In the data that follows, find the line containing "In spatial terms, is"; then quote that line and every line after it, exactly, through the last one.

▸ **Source data**:
+===+

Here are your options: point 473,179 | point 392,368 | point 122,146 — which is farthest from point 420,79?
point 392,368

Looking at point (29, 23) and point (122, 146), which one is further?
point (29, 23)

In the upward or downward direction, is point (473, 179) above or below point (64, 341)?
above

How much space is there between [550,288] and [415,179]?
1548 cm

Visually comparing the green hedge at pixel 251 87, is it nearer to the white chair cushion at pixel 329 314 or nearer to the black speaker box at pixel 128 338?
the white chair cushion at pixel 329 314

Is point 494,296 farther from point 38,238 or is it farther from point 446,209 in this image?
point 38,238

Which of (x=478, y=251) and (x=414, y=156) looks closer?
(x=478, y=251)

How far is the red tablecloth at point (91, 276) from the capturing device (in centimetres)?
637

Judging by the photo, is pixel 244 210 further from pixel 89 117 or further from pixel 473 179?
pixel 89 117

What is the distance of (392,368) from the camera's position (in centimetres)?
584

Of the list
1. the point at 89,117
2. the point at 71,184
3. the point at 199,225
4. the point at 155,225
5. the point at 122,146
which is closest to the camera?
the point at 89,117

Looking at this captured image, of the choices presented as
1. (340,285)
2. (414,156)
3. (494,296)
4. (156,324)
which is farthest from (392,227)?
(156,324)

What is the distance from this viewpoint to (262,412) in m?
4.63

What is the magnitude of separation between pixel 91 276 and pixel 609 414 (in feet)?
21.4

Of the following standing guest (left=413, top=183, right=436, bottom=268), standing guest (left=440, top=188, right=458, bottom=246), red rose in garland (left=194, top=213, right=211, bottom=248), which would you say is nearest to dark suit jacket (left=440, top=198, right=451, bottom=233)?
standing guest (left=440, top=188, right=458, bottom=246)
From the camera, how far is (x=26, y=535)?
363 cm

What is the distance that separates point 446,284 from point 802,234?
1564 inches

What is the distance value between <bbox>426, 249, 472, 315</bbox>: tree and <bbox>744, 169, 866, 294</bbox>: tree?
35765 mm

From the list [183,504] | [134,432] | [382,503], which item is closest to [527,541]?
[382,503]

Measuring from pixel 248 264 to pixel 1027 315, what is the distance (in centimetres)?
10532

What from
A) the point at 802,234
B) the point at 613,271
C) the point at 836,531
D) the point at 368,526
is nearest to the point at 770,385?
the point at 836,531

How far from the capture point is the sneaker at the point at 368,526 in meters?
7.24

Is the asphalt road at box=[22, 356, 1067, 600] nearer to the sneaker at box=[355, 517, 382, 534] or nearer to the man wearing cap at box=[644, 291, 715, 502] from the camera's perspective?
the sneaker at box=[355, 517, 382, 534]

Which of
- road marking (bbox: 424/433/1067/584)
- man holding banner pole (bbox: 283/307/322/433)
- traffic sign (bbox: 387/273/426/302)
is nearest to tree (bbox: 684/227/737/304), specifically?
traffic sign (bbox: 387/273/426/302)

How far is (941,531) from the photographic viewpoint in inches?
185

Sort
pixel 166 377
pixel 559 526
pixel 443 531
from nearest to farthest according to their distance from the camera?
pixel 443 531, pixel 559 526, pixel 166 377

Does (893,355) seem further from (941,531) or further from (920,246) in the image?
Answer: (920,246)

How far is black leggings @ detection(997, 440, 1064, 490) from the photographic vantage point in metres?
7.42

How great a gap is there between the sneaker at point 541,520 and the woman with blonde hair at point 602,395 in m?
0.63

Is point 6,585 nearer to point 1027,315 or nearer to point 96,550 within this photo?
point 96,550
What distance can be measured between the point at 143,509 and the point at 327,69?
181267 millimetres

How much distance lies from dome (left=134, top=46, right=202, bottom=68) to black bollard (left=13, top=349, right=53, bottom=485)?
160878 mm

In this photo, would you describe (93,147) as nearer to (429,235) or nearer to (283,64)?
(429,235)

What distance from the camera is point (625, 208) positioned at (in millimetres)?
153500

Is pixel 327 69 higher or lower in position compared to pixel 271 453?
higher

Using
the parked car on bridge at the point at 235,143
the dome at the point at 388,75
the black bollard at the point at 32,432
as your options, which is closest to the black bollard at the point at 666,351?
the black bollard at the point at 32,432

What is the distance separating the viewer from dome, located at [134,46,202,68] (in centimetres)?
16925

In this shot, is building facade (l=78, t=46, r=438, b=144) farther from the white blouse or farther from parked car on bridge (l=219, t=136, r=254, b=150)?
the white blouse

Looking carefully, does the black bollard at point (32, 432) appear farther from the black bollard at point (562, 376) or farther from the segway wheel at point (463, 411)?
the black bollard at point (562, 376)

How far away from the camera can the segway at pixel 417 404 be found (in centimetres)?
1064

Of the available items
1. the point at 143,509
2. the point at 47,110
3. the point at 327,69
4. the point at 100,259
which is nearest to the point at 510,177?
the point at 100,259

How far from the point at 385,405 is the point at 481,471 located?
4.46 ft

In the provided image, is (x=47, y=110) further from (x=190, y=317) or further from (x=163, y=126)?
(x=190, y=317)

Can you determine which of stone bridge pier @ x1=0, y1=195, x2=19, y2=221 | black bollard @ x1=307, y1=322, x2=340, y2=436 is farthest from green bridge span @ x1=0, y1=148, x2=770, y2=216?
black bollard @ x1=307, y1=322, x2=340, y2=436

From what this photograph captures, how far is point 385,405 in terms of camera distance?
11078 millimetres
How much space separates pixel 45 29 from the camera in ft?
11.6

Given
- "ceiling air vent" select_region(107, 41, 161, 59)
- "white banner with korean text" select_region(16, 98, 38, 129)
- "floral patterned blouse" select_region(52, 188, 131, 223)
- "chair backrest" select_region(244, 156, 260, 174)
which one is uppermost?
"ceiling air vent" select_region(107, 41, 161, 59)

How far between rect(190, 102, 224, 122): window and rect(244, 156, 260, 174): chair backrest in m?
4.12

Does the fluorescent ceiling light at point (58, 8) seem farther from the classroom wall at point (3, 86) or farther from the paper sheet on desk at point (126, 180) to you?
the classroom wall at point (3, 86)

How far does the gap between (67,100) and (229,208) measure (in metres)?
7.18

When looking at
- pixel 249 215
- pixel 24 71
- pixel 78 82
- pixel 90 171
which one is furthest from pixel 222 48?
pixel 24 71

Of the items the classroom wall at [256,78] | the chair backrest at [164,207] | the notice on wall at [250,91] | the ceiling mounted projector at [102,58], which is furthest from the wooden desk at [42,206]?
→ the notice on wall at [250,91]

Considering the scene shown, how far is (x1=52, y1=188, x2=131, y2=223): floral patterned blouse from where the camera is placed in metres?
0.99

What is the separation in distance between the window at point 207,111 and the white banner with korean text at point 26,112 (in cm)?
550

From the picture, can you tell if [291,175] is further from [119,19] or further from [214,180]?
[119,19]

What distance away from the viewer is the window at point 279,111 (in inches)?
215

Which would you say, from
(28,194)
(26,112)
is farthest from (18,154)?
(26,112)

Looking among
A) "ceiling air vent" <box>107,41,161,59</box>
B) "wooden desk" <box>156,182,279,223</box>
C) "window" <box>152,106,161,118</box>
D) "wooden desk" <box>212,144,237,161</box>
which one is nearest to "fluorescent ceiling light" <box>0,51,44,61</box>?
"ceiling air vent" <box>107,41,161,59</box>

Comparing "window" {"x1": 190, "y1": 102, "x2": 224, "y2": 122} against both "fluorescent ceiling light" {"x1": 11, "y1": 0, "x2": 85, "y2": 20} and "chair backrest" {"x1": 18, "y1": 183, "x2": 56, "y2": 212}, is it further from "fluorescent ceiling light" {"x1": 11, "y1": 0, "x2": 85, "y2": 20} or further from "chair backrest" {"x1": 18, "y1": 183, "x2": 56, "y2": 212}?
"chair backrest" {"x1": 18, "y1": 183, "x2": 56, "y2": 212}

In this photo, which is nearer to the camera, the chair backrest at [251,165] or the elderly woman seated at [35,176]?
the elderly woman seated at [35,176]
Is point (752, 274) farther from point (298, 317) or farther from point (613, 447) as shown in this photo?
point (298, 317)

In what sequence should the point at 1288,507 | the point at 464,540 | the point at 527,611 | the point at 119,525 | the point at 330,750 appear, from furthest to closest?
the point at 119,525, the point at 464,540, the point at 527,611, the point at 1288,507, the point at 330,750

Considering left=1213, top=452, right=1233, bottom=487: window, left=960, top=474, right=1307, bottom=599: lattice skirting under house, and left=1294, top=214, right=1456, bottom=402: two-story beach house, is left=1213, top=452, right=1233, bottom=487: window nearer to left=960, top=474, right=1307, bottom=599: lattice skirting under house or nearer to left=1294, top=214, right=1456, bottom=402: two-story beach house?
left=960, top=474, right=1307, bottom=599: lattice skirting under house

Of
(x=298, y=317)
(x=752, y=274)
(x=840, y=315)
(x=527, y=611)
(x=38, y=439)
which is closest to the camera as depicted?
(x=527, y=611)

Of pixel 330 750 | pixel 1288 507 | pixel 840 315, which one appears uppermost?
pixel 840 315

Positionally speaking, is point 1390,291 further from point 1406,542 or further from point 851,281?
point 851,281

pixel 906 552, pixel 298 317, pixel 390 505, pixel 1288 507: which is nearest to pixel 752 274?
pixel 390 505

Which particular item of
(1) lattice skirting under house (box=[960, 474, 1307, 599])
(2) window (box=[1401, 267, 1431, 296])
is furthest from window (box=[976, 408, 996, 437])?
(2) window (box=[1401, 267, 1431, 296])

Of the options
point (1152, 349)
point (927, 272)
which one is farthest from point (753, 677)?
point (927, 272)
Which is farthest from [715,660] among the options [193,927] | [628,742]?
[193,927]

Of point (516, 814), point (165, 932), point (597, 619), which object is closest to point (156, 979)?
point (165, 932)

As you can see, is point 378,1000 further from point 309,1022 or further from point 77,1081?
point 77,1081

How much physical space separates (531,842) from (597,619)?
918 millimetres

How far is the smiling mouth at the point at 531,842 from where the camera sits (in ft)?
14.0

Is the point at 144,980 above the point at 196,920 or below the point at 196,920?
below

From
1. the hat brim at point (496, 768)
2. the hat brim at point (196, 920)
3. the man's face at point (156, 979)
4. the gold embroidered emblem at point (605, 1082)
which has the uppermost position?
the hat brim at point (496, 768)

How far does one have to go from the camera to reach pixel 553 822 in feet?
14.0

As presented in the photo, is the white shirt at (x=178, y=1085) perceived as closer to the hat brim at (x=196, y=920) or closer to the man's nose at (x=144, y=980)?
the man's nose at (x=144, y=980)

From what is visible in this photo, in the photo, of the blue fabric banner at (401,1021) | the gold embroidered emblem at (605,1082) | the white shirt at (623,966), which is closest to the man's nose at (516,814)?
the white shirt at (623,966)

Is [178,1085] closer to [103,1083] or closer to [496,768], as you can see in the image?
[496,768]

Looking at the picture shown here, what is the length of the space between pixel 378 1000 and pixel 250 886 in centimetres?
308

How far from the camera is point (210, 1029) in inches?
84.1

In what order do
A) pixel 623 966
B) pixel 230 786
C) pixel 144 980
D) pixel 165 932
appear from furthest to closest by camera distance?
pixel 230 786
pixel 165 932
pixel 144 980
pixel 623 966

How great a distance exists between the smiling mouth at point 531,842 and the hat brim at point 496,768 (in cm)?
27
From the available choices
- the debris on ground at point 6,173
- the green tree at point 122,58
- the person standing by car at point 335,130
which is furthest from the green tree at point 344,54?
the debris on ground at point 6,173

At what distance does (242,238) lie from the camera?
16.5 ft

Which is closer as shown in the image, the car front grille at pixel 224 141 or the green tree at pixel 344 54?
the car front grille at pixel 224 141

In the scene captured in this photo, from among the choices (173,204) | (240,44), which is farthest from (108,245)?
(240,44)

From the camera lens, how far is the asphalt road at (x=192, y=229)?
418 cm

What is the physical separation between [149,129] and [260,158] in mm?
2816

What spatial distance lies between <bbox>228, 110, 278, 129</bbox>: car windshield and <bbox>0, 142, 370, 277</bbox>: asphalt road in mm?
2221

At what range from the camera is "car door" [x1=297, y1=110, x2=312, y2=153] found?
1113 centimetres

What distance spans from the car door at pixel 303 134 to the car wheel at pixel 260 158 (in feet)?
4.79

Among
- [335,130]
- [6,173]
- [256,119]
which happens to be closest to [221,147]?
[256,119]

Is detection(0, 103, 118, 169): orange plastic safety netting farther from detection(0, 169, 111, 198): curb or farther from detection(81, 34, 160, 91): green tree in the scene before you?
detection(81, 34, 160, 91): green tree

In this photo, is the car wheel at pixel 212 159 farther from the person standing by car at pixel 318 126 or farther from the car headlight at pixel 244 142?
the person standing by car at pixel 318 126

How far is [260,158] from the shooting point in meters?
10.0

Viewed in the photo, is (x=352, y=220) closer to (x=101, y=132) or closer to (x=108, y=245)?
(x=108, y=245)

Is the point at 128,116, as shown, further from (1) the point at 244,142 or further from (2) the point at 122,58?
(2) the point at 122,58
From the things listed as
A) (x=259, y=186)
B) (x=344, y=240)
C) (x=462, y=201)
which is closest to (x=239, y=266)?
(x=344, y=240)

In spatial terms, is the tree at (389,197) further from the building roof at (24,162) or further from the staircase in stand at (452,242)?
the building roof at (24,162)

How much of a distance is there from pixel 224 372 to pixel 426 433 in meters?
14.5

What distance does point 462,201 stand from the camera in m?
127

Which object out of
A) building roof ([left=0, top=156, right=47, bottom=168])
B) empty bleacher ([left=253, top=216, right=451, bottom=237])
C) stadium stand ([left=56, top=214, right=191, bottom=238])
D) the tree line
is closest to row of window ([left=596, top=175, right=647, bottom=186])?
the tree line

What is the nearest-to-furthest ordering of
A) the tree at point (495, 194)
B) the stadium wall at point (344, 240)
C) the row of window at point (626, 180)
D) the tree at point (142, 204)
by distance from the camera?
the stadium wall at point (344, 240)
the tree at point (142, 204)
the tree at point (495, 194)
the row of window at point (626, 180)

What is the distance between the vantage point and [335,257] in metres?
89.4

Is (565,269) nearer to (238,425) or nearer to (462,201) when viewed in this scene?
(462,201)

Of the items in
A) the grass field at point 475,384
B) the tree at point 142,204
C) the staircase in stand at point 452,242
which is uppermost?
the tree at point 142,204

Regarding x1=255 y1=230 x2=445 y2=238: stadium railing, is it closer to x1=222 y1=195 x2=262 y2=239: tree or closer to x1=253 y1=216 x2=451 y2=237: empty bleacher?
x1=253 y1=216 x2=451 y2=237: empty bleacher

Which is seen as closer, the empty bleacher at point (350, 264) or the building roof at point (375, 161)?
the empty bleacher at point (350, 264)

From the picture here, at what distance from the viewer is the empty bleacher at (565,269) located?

+===+

▸ **Full response**:
In spatial terms, is the tree at (389,197) further from the building roof at (24,162) or further from the staircase in stand at (452,242)?
the building roof at (24,162)

How much of a distance is there from pixel 224 372 to pixel 426 433 in meters?
14.5

What distance does point 462,201 stand from the camera in m?
127

Which object out of
A) building roof ([left=0, top=156, right=47, bottom=168])
B) empty bleacher ([left=253, top=216, right=451, bottom=237])
C) stadium stand ([left=56, top=214, right=191, bottom=238])
D) the tree line
is closest to row of window ([left=596, top=175, right=647, bottom=186])?
the tree line

What is the nearest-to-furthest ordering of
A) the tree at point (495, 194)
B) the stadium wall at point (344, 240)
C) the row of window at point (626, 180)
D) the tree at point (142, 204)
by distance from the camera?
the stadium wall at point (344, 240)
the tree at point (142, 204)
the tree at point (495, 194)
the row of window at point (626, 180)

What is the distance between the vantage point and [335,257] in metres?
89.4

Is (565,269) nearer to (238,425) or nearer to (462,201) when viewed in this scene?
(462,201)

Of the items in
A) the grass field at point 475,384
B) the tree at point 142,204
C) the staircase in stand at point 452,242
which is uppermost?
the tree at point 142,204

Regarding x1=255 y1=230 x2=445 y2=238: stadium railing, is it closer to x1=222 y1=195 x2=262 y2=239: tree or closer to x1=253 y1=216 x2=451 y2=237: empty bleacher?
x1=253 y1=216 x2=451 y2=237: empty bleacher

Which is seen as closer, the empty bleacher at point (350, 264) or the building roof at point (375, 161)?
the empty bleacher at point (350, 264)

From the picture here, at what distance from the viewer is the empty bleacher at (565,269) located?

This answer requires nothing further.